Though it's not for a world title, the Robert "The Ghost" Guerrero (31-2-1, 18 KO) vs. Yoshihiro Kamegai (24-1-1, 21 KO) bout on Saturday from the StubHub Center should be action-packed.
Both Guerrero and Kamegai have crowd-pleasing styles, and that's part of the reason the bout will headline a triple-header on Showtime.
Golden Boy President Oscar De La Hoya talked up the bout in a recent press conference, per Lem Satterfield of The Ring Magazine: "We're all about the fans and giving them the best fights that we have to offer and obviously, we know that Robert 'The Ghost' Guerrero is one of the few elite fighters that boxing has today."
That's, um…very debatable, but we know Oscar has to sell the bout.
Guerrero will be looking to move back into position to fight for a welterweight title at 147 pounds. Kamegai is a relative unknown who has rarely fought outside of his native Japan, but with 21 knockouts in 26 fights, he brings in an impressive resume.
Also on the Showtime card, Gary Russell Jr. will tangle with Vasyl Lomachenko for the vacant WBO featherweight title, and former welterweight champion Devon Alexander will face Jesus Soto Karass.
Here's how you can watch.
When: June 21 at 10 p.m. ET
Where: StubHub Center, Carson, California
Live Stream: BoxNation (subscription required and region restricted)
The Book on Guerrero
The last time we saw The Ghost, a myriad of quick shots were caroming off his head too fast for him to move or block.
It's a similar plight many have faced while fighting Floyd "Money" Mayweather Jr.
The 31-year-old from Gilroy, California, has taken over a year off since losing to Money in May 2013, and he's looking to make a statement upon his return. Fighting in his home state, Guerrero is sure to have a large contingent of fans cheering him on.
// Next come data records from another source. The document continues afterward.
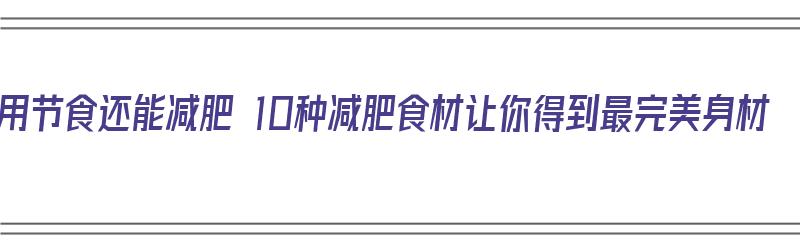 用节食还能减肥 10种减肥食材让你得到最完美身材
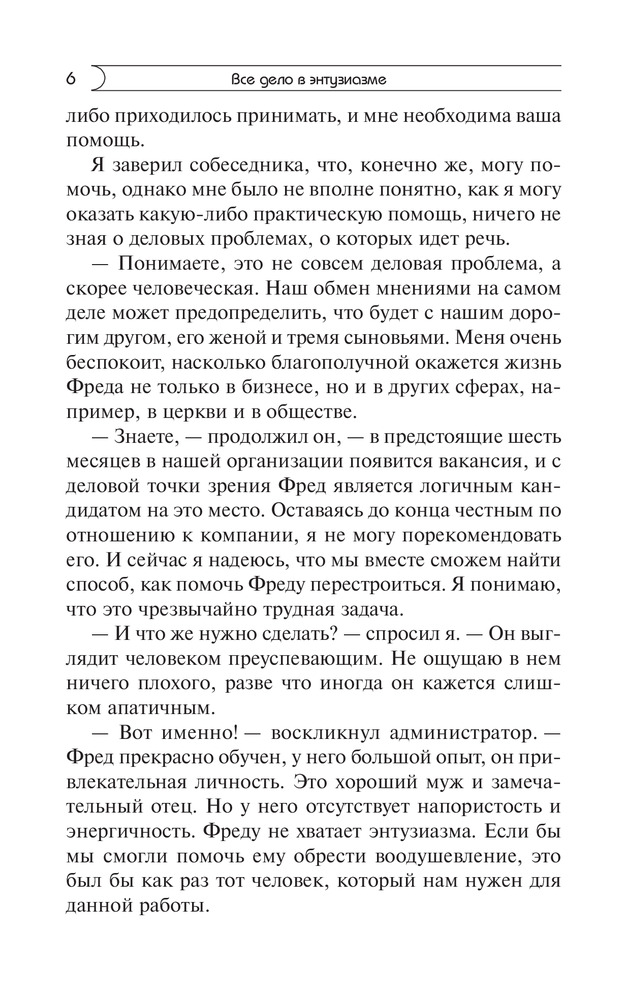 6

Все дело в энтузиазме

либо приходилось принимать, и мне необходима ваша помощь.

Я заверил собеседника, что, конечно же, могу помочь, однако мне было не вполне понятно, как я могу оказать какую-либо практическую помощь, ничего не зная о деловых проблемах, о которых идет речь.

— Понимаете, это не совсем деловая проблема, а скорее человеческая. Наш обмен мнениями на самом деле может предопределить, что будет с нашим дорогим другом, его женой и тремя сыновьями. Меня очень беспокоит, насколько благополучной окажется жизнь Фреда не только в бизнесе, но и в других сферах, например, в церкви и в обществе.

— Знаете, — продолжил он, — в предстоящие шесть месяцев в нашей организации появится вакансия, и с деловой точки зрения Фред является логичным кандидатом на это место. Оставаясь до конца честным по отношению к компании, я не могу порекомендовать его. И сейчас я надеюсь, что мы вместе сможем найти способ, как помочь Фреду перестроиться. Я понимаю, что это чрезвычайно трудная задача.

— И что же нужно сделать? — спросил я. — Он выглядит человеком преуспевающим. Не ощущаю в нем ничего плохого, разве что иногда он кажется слишком апатичным.

— Вот именно! — воскликнул администратор. — Фред прекрасно обучен, у него большой опыт, он привлекательная личность. Это хороший муж и замечательный отец. Но у него отсутствует напористость и энергичность. Фреду не хватает энтузиазма. Если бы мы смогли помочь ему обрести воодушевление, это был бы как раз тот человек, который нам нужен для данной работы.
When asked why he took so much time away from the ring, Guerrero told Satterfield:
I had the three fights fights back-to-back. The fight with [Selcuk] Aydin was a tough, 12-round fight with him; you know? He was a hard puncher. Then, I had the tough fight with Berto too and we went at it for 12 hard rounds and then also the Mayweather fight. Those training camps were brutal and they were really close together. So it took a little bit of time to recover and to recoup and now we're back.
Guerrero also earned a career-high $3 million plus a percentage of the pay-per-view dollars in his loss to Mayweather. It may have paled in comparison to Mayweather's $32 million, but it was still enough to fund a needed vacation from the sport.
When he returns to the ring on Saturday, he'll have a fairly hard-punching foe in front of him.
The Book on Kamegai
Saturday's bout will be just the fourth fight outside of Japan for Kamegai.
The results have been mixed thus far for the 31-year-old when he's ventured west. He's 1-1-1. Most recently, he lost a unanimous decision to Johan Perez in June 2013.
Per Ryan Maquinana of Boxing Scene, Kamegai says he had communication issues in his corner, and that drastically affected his performance. Kamegai said:
I had some challenges communication-wise because my team and I did not speak the same language. So coming back this time, I have a different team, we speak the same language now, and we’re in a lot better position than we were before.
If you're worried about Kamegai getting on his horse during the bout, don't be. He doesn't own one.
He comes in looking to throw power shots and willing to take punishment in the process. It's a style that should draw some cheers, but will it produce an upset win?
It's hard to imagine a scenario in which Kamegai wins. He has slow hands and very little movement. Fighters who stand right in front of Guerrero are made to order for him.
Throw in the slow hands and Kamegai is headed for a one-sided beating.
Guerrero wins by TKO in the sixth round.